Spatial question entries:
··········
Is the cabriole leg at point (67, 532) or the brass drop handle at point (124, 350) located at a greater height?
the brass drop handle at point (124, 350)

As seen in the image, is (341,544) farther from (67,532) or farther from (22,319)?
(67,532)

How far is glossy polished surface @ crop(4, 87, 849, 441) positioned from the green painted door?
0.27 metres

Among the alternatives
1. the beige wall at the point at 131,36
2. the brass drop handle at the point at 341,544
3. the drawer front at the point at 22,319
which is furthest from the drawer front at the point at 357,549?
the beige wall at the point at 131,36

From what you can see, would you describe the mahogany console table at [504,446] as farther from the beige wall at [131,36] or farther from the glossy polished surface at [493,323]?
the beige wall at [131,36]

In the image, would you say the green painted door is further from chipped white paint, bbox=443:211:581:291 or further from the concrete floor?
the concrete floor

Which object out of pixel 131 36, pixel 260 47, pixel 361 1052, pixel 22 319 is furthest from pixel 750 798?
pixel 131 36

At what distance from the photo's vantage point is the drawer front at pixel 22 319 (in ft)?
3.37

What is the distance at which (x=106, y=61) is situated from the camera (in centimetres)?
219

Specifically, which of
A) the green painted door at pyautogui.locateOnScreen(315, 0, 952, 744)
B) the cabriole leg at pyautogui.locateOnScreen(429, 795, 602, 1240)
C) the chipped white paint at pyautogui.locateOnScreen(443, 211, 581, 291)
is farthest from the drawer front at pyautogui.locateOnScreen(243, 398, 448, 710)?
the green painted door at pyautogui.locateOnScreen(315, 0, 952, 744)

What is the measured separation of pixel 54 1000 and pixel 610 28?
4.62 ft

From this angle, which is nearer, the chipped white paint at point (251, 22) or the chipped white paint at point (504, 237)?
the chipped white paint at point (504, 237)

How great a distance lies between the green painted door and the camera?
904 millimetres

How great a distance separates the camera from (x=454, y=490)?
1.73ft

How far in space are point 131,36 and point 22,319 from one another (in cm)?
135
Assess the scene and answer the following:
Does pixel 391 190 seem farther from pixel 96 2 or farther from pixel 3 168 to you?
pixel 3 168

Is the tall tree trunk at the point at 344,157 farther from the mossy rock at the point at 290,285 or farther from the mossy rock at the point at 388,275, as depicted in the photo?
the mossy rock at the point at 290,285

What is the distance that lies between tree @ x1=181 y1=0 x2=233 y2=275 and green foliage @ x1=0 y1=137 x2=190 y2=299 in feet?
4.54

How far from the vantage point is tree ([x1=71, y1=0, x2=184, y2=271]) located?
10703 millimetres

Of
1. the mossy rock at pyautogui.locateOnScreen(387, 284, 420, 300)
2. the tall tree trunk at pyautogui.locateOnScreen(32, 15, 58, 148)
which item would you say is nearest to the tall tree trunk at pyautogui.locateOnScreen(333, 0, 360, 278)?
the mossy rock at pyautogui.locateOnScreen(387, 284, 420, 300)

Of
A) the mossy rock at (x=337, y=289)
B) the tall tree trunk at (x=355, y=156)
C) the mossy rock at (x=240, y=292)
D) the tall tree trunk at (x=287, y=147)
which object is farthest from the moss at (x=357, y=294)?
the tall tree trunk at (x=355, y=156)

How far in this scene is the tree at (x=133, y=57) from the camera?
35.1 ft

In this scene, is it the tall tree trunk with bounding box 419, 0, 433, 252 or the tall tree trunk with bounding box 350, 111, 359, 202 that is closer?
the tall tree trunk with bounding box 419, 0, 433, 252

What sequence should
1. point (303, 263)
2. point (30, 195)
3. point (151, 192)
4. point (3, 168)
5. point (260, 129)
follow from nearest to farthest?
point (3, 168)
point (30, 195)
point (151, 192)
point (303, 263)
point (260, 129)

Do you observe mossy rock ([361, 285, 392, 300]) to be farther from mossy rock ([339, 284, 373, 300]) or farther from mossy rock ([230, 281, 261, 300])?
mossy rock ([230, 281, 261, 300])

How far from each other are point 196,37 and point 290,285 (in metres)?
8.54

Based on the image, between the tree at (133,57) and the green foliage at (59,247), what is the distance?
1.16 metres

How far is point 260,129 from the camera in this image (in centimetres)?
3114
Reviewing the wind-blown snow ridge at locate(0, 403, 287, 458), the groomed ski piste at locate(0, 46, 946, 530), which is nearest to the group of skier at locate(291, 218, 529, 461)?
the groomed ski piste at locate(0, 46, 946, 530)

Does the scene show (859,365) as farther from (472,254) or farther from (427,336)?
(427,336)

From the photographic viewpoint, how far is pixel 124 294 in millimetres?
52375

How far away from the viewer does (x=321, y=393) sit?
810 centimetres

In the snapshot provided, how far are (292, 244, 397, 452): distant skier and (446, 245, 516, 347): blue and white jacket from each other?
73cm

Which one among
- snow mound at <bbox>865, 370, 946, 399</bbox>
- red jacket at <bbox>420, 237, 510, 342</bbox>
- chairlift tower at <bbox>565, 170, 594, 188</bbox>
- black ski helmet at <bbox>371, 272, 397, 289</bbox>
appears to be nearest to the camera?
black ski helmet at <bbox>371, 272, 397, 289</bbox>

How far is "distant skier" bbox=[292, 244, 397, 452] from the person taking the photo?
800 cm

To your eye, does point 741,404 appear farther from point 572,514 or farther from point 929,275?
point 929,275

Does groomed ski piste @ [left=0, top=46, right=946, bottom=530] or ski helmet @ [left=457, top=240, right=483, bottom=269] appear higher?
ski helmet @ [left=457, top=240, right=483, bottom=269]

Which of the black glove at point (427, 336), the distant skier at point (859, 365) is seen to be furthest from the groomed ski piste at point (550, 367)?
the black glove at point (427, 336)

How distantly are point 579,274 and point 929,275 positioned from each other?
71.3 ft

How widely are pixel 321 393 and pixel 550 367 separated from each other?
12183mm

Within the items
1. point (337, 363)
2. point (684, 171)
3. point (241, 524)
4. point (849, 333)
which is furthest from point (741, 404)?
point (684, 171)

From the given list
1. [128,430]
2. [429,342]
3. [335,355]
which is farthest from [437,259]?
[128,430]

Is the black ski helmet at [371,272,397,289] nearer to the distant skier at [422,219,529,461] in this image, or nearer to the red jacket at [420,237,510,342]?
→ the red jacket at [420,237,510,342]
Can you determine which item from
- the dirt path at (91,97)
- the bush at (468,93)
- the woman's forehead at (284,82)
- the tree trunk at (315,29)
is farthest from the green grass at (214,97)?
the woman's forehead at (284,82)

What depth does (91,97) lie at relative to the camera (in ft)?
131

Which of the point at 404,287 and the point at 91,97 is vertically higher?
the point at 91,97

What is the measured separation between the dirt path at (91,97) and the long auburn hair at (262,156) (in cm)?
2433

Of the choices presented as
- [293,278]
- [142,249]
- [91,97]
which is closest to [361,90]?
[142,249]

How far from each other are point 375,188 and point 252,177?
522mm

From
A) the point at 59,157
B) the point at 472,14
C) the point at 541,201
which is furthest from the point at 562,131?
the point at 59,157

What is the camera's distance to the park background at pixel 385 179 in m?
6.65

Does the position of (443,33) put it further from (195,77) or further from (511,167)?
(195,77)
··········
### Task to carry out
Copy everything from the start of the records down to the line containing "0.27 metres", both ends included, without changing a character.

### Reply to the exercise
Is the cabriole leg at point (67, 532) or the brass drop handle at point (124, 350) located at a greater height?
the brass drop handle at point (124, 350)

As seen in the image, is (341,544) farther from (67,532) or farther from (22,319)?
(67,532)

How far is glossy polished surface @ crop(4, 87, 849, 441) positioned from the green painted door?
0.27 metres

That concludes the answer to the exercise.